» **WHAT THIS EXERCISE ASKS**:
[a] In the Synapse performance tuning article, restate the paragraph beginning "Synapse Dedicated pools have been battle tested" in two shorter sentences while keeping its main facts.
[b] Extend the Synapse performance tuning article beyond its final sentence.
[Start of SOURCE EXCERPT]
Performance Tuning Synapse Dedicated Pools - Understanding the Query Lifecycle
Published Mar 16 2023 08:00 AM 6,332 Views

ArshadAliTMMBA_0-1662050151760.png

Author(s): Sarath Sasidharan is a Program Manager in Azure Synapse Customer Success Engineering (CSE) team.

 

Introduction:  Understanding Query Lifecycle to Maximize Performance

Synapse Dedicated pools have been battle tested at enterprise customers across the globe. We deal with data in the magnitude of PetaBytes. Synapse can provide you with the scale of the cloud and the high performance required for your enterprise-grade requirements.  The key to maximizing your performance is to follow best practices, check out best practices for dedicated SQL pools in Azure Synapse Analytics

 

Failure to do so causes performance issues. In such scenarios, is it important to understand where the bottlenecks are. This blog focuses on the different steps a query goes through; from the time the query is fired from the client until it returns back.  Delay caused in any of the steps would impact the overall run-time of the query and hence indicate degraded performance.

 

High-Level Architecture

 

perf_tuning.png

 

This architecture represents a query submission done via a user/client application. The following steps are highlighted in bold numbers :

  1. Query submitted from a user /client application. The query lands on a control node that hosts the distributed query engine. Refer to our Synapse architecture document to revisit the duties of the control node.
[End of SOURCE EXCERPT]
[Start of INFORMATION SUPPLIED]
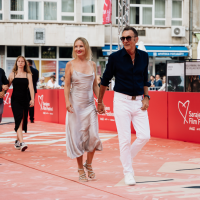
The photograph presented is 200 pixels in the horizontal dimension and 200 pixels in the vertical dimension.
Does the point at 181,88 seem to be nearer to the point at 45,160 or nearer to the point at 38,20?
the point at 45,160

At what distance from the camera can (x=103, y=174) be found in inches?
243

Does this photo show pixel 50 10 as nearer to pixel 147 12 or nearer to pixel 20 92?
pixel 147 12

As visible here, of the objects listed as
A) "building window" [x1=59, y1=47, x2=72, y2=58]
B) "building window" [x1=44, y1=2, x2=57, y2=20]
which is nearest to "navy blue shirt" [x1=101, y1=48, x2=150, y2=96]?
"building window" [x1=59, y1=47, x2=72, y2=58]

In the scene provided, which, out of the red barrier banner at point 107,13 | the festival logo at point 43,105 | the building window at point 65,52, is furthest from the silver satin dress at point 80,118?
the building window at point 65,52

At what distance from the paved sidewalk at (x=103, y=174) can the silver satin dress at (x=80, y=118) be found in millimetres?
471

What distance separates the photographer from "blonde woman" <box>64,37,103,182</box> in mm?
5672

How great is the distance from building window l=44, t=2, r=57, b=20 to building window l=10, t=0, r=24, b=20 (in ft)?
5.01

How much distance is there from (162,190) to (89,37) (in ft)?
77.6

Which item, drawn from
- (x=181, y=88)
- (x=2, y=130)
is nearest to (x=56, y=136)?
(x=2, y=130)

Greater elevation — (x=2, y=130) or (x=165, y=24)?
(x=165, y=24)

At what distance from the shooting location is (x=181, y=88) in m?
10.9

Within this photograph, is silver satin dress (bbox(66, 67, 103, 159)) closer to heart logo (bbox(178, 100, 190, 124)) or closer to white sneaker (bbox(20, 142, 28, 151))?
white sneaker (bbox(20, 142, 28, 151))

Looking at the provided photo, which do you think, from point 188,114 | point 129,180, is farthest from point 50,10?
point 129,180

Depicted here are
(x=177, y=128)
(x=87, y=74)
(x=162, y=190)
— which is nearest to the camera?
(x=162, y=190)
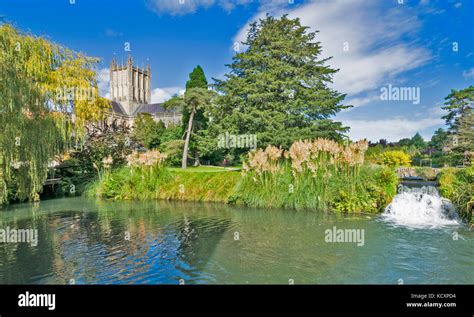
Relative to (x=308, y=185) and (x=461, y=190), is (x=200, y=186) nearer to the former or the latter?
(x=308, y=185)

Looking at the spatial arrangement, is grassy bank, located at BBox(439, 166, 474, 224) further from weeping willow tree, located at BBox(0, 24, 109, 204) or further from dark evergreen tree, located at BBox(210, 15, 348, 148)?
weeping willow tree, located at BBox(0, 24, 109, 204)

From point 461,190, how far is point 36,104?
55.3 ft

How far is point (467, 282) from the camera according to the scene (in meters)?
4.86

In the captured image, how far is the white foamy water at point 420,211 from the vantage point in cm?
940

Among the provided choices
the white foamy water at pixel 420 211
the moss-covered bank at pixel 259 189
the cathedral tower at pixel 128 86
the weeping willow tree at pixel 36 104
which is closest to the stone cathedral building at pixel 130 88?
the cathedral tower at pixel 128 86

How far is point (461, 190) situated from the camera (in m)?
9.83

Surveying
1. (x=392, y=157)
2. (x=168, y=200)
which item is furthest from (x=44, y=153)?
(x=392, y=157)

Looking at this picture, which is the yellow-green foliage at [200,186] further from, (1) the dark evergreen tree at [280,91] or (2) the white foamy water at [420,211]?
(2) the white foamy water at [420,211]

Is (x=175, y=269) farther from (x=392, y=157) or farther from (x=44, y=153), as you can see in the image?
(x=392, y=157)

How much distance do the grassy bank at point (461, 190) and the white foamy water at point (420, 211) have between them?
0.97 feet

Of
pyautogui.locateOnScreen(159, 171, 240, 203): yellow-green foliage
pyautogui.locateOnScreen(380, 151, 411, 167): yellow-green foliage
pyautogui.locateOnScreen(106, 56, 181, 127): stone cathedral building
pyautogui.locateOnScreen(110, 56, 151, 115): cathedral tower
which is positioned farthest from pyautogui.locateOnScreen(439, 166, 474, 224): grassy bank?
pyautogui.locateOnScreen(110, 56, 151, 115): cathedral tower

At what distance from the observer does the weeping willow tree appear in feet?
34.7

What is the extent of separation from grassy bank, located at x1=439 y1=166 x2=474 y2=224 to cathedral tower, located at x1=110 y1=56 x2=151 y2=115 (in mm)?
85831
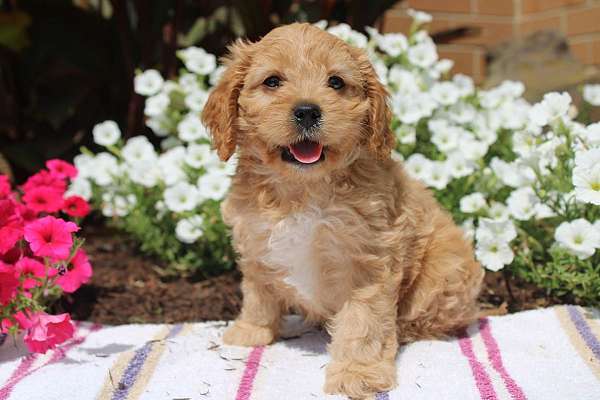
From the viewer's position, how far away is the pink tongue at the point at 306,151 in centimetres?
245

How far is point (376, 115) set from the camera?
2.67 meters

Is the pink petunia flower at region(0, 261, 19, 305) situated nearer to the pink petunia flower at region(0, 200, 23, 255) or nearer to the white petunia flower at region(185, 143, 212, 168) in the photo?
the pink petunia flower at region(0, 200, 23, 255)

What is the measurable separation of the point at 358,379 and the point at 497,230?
[End of INFORMATION SUPPLIED]
» **THE ANSWERS**:
[a] Synapse dedicated pools have been proven at enterprise customers worldwide, handling data at petabyte scale with the scale of the cloud and enterprise-grade performance. Following the best practices for dedicated SQL pools is the key to maximizing that performance.

[b]
  2. The Query Engine then forwards the request to an internal Database service for validation/schema checks etc.
  3. Database service returns the inputs (which we will discuss in detail below), which are required for the query service to plan the execution
  4. The execution commands are sent to the compute nodes to be run.
  5. Compute nodes return the result set to the control node after the run is complete.
  6. The control node then returns the data to the client/user application.

 

In order to understand this, let's dive into each of these steps in detail.

 

Query engine request towards internal SQL Database Service

This is the first major step in your query lifecycle.  Different steps are executed here:

  • Parsing: The query is parsed for T-SQL syntax errors 
  • Binding: Schema checks are done.
  • Memo Compilation: Search Space for the query plans, and statistics are returned to the query engine for further processing.

 

What can cause a performance impact?

Parsing and binding are usually quick and done in no time. The third step could at times be a bottleneck. If you have a very complicated query, with a large number of tables involved the search space calculation can cause delays. The algorithms are smart enough to handle many complicated scenarios and have thresholds on when to stop calculations. However, in some scenarios, bad queries can impact this.

 

Remediation

The best fix for this step is to see if the query quality can be improved. If this has already been done, you may consider adding the FORCE ORDER hint to your query. Force order will enforce the order of joins to be executed as written as opposed to the optimizer reordering joins to attempt optimization. For memo compilation, this hint also reduces the search space of possible plans so there is less work to do in this step. This needs to be used with caution since in most scenarios it's best to leave it to the Query optimizer to decide the best plan.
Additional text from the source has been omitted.